→ **EXERCISE DESCRIPTION**: Format the material below as a numbered list with one line per item, skipping blank lines and leaving the pictures out.

→ **EXERCISE MATERIAL**:
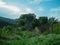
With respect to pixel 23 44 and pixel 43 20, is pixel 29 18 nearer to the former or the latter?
pixel 43 20

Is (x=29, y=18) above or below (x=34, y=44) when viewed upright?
above

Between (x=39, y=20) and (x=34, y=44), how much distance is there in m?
26.7

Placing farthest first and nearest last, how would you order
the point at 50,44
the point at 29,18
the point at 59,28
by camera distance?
Answer: the point at 29,18 < the point at 59,28 < the point at 50,44

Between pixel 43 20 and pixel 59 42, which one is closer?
pixel 59 42

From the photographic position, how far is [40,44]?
35.4 ft

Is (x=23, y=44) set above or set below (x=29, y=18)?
below

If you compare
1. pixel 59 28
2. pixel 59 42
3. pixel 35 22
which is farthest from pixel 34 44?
pixel 35 22

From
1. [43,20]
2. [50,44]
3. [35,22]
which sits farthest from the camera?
[43,20]

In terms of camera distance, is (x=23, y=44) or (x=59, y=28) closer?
(x=23, y=44)

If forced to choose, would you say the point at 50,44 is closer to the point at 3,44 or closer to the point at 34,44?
the point at 34,44

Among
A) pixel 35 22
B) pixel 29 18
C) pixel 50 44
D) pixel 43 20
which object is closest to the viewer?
pixel 50 44

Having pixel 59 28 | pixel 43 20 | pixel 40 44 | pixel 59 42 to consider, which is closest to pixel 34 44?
pixel 40 44

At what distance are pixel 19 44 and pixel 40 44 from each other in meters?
1.35

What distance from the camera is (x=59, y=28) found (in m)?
17.6
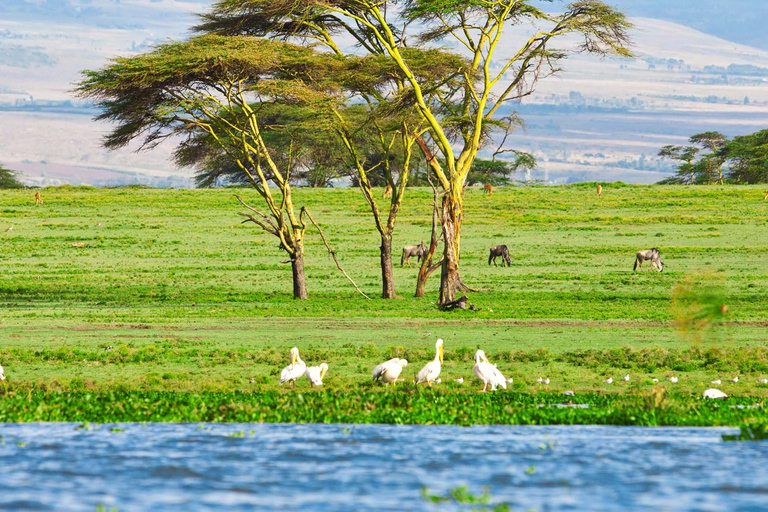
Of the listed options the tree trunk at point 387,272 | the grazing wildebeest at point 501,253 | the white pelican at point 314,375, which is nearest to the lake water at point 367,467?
the white pelican at point 314,375

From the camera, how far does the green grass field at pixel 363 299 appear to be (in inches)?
756

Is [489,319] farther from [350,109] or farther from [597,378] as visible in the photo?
[350,109]

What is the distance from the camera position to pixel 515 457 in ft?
35.4

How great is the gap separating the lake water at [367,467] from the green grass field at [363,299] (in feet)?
8.20

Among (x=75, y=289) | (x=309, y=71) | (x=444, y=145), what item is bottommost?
(x=75, y=289)

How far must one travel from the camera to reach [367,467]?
10219 millimetres

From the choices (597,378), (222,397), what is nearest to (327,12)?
(597,378)

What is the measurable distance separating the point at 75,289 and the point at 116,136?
4.82 meters

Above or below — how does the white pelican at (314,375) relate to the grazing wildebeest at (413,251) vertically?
below

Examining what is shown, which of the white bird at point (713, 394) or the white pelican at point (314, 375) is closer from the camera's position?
the white bird at point (713, 394)

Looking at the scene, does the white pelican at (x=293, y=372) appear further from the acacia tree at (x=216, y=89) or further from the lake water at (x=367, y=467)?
the acacia tree at (x=216, y=89)

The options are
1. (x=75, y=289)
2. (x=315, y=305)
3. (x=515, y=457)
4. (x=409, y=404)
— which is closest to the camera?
(x=515, y=457)

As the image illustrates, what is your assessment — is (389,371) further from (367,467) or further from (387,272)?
(387,272)

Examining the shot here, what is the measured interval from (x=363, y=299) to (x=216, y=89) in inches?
283
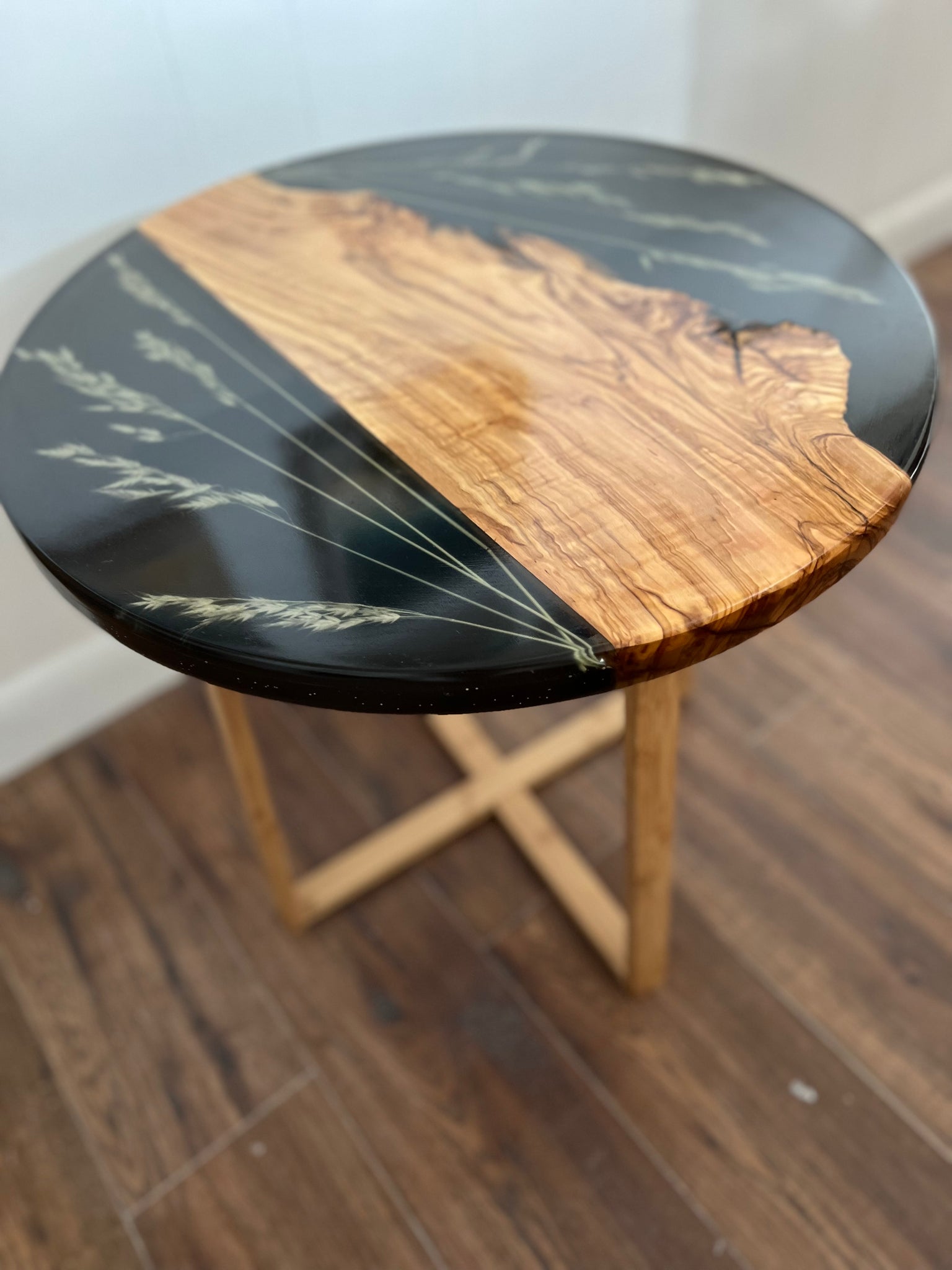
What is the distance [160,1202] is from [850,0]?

→ **EXERCISE ANSWER**:
1. With respect to pixel 23 44 and pixel 43 20, is pixel 29 18 nearer to the former or the latter?
2. pixel 43 20
3. Is (x=29, y=18) above or below (x=34, y=44) when viewed upright?
4. above
5. Between (x=39, y=20) and (x=34, y=44), how much distance is there in m?
6. 26.7
7. Placing farthest first and nearest last, how would you order
8. the point at 50,44
9. the point at 29,18
10. the point at 59,28
11. by camera distance?
12. Answer: the point at 29,18 < the point at 59,28 < the point at 50,44
13. Between pixel 43 20 and pixel 59 42, which one is closer?
14. pixel 59 42
15. From the photographic position, how far is [40,44]?
16. 35.4 ft
17. Is (x=23, y=44) set above or set below (x=29, y=18)?
18. below
19. If you compare
20. 1. pixel 59 28
21. 2. pixel 59 42
22. 3. pixel 35 22
23. which is farthest from pixel 34 44?
24. pixel 35 22
25. From
26. 1. [43,20]
27. 2. [50,44]
28. 3. [35,22]
29. which sits farthest from the camera?
30. [43,20]
31. In terms of camera distance, is (x=23, y=44) or (x=59, y=28) closer?
32. (x=23, y=44)
33. If forced to choose, would you say the point at 50,44 is closer to the point at 3,44 or closer to the point at 34,44?
34. the point at 34,44
35. Among
36. A) pixel 35 22
37. B) pixel 29 18
38. C) pixel 50 44
39. D) pixel 43 20
40. which object is closest to the viewer?
41. pixel 50 44
42. Having pixel 59 28 | pixel 43 20 | pixel 40 44 | pixel 59 42 to consider, which is closest to pixel 34 44?
43. pixel 40 44
44. At what distance are pixel 19 44 and pixel 40 44 from each other in meters?
45. 1.35
46. What distance from the camera is (x=59, y=28) found (in m)?
47. 17.6
48. Of the listed options the tree trunk at point 387,272 | the grazing wildebeest at point 501,253 | the white pelican at point 314,375, which is nearest to the lake water at point 367,467?
49. the white pelican at point 314,375
50. From the camera, how far does the green grass field at pixel 363 299 appear to be (in inches)?
51. 756
52. Is [489,319] farther from [350,109] or farther from [597,378] as visible in the photo?
53. [350,109]
54. What is the distance from the camera position to pixel 515 457 in ft?
55. 35.4
56. How great is the gap separating the lake water at [367,467] from the green grass field at [363,299] (in feet)?
57. 8.20
58. Among (x=75, y=289) | (x=309, y=71) | (x=444, y=145), what item is bottommost?
59. (x=75, y=289)
60. How far must one travel from the camera to reach [367,467]?
61. 10219 millimetres
62. From the choices (597,378), (222,397), what is nearest to (327,12)?
63. (597,378)
64. What is the measurable distance separating the point at 75,289 and the point at 116,136?
65. 4.82 meters
66. Above or below — how does the white pelican at (314,375) relate to the grazing wildebeest at (413,251) vertically?
67. below
68. Examining what is shown, which of the white bird at point (713, 394) or the white pelican at point (314, 375) is closer from the camera's position?
69. the white bird at point (713, 394)
70. Looking at the scene, does the white pelican at (x=293, y=372) appear further from the acacia tree at (x=216, y=89) or further from the lake water at (x=367, y=467)?
71. the acacia tree at (x=216, y=89)
72. The options are
73. 1. (x=75, y=289)
74. 2. (x=315, y=305)
75. 3. (x=515, y=457)
76. 4. (x=409, y=404)
77. — which is closest to the camera?
78. (x=515, y=457)
79. As the image illustrates, what is your assessment — is (389,371) further from (367,467) or further from (387,272)?
80. (387,272)
81. Examining the shot here, what is the measured interval from (x=363, y=299) to (x=216, y=89) in inches?
82. 283
83. What is the distance [160,1202] is from [850,0]?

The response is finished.